Malloy also wants to cut the state sales tax–increased four years ago to 6.35%–to 6.2% in November and 5.95% in 2017.
“We can pay for it by simplifying our tax code, removing some exemptions, and by reigning in loopholes and corporate tax credits,” Malloy said in his address to the General Assembly.
‘Reject Harmful Taxes’
“To call those loopholes is totally misleading,” Brennan said. “They are not loopholes. They are policies adopted by a majority in the legislature and signed by a governor. … They’re not some arcane way for people to avoid paying taxes.
“It’s going to be more difficult for us to attract advanced manufacturers, biopharmaceutical companies, and insurance and real estate companies that take advantage of these credits if these changes go forward.”

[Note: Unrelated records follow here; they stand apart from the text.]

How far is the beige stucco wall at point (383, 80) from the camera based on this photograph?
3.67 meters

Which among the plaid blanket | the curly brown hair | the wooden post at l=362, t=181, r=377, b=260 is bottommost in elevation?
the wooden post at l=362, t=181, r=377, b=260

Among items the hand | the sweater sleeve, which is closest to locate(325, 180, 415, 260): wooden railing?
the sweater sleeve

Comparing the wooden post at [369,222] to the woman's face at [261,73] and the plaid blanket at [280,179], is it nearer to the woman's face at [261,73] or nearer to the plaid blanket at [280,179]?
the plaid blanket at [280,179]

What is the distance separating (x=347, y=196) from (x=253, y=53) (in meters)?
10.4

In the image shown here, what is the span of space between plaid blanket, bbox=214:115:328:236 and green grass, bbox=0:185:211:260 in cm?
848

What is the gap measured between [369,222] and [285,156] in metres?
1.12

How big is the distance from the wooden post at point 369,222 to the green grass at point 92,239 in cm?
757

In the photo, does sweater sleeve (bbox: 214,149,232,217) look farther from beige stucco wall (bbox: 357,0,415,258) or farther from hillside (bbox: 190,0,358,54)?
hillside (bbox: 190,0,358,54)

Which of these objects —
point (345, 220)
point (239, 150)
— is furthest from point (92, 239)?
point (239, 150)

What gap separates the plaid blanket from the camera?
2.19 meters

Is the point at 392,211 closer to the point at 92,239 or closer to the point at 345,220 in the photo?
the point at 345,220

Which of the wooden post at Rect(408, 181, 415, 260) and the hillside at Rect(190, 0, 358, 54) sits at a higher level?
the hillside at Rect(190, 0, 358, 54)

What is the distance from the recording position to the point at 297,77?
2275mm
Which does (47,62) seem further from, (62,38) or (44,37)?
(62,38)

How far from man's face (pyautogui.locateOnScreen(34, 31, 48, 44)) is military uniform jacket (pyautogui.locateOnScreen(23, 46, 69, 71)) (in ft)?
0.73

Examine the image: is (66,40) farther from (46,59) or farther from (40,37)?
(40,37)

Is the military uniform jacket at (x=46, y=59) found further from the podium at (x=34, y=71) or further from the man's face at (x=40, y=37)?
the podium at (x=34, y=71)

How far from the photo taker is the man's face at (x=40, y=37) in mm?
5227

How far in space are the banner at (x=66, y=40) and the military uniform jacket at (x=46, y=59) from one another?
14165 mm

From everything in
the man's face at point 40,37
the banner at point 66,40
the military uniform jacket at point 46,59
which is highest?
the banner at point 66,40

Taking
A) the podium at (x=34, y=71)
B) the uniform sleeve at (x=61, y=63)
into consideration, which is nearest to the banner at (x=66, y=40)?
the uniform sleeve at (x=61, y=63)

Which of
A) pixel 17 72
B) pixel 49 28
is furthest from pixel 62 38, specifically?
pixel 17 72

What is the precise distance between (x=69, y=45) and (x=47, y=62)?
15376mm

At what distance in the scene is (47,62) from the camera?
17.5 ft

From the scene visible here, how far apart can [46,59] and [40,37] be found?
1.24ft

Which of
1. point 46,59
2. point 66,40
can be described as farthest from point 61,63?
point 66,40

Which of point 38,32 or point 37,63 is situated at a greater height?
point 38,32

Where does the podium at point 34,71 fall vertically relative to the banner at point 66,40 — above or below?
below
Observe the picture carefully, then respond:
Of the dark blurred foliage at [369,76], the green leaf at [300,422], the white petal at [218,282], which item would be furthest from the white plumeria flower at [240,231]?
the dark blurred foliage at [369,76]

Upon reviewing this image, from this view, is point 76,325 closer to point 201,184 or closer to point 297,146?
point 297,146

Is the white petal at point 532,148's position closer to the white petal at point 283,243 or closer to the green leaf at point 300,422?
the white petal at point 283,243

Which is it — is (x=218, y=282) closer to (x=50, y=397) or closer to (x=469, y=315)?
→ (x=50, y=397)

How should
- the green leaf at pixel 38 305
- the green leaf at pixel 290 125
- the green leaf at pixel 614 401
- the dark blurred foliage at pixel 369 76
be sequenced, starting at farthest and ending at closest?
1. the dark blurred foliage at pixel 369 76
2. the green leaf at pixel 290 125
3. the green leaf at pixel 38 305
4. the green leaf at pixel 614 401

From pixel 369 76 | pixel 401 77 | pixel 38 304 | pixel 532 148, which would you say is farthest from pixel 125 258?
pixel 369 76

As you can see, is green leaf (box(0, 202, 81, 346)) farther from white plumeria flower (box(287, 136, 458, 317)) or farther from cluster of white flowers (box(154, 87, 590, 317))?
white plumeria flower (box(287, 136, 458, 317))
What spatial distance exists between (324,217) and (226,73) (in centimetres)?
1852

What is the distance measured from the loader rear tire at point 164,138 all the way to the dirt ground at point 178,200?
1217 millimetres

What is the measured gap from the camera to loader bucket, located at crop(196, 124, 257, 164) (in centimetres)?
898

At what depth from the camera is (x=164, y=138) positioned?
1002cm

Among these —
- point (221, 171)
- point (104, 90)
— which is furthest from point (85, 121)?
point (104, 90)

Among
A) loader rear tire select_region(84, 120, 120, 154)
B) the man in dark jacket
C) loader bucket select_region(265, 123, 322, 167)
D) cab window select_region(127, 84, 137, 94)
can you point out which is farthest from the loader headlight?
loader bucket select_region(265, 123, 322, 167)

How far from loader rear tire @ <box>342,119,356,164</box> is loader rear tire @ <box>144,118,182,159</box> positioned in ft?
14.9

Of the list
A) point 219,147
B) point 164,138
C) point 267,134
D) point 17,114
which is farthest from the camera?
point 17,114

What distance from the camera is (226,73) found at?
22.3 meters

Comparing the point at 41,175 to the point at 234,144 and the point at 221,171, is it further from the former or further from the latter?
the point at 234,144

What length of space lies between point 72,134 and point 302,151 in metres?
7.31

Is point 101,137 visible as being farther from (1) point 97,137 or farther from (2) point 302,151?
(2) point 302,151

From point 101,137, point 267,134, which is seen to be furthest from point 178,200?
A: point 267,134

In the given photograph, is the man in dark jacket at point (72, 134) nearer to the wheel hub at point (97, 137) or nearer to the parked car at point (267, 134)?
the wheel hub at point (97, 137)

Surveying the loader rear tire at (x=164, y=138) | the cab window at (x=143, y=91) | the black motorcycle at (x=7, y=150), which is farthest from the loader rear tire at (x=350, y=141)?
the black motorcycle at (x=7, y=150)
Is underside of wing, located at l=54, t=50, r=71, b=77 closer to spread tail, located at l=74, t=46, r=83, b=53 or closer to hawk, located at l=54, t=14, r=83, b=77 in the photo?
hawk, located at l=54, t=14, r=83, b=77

Brennan noted that companies count on a stable tax credit system when planning and making decisions about where to locate or expand.
“If [the governor’s proposals] are bringing in more revenue through any type of change, then that is a tax increase,” he said.
“We ask the legislature to further scrutinize the proposed budget to find additional cost savings and reject these harmful tax measures.
“Connecticut can be a top destination for business but we need to encourage rather than discourage investments that lead to job creation.”
The Governor also proposed a major investment in the state’s transportation infrastructure, calling for a 30-year, $100 billion plan to widen highways and roads, upgrade and build new rail lines and facilities, and expand transit systems.
He provided funding details for just the first five years of that plan, proposing $10 billion in spending, of which a third would come from the federal government, another $3.8 billion from anticipated state funding, and $2.8 billion in new state funding.
The Governor said he was forming a non-partisan commission to offer “recommendations for a sustainable structure to fund transportation over the next 30 years and beyond.”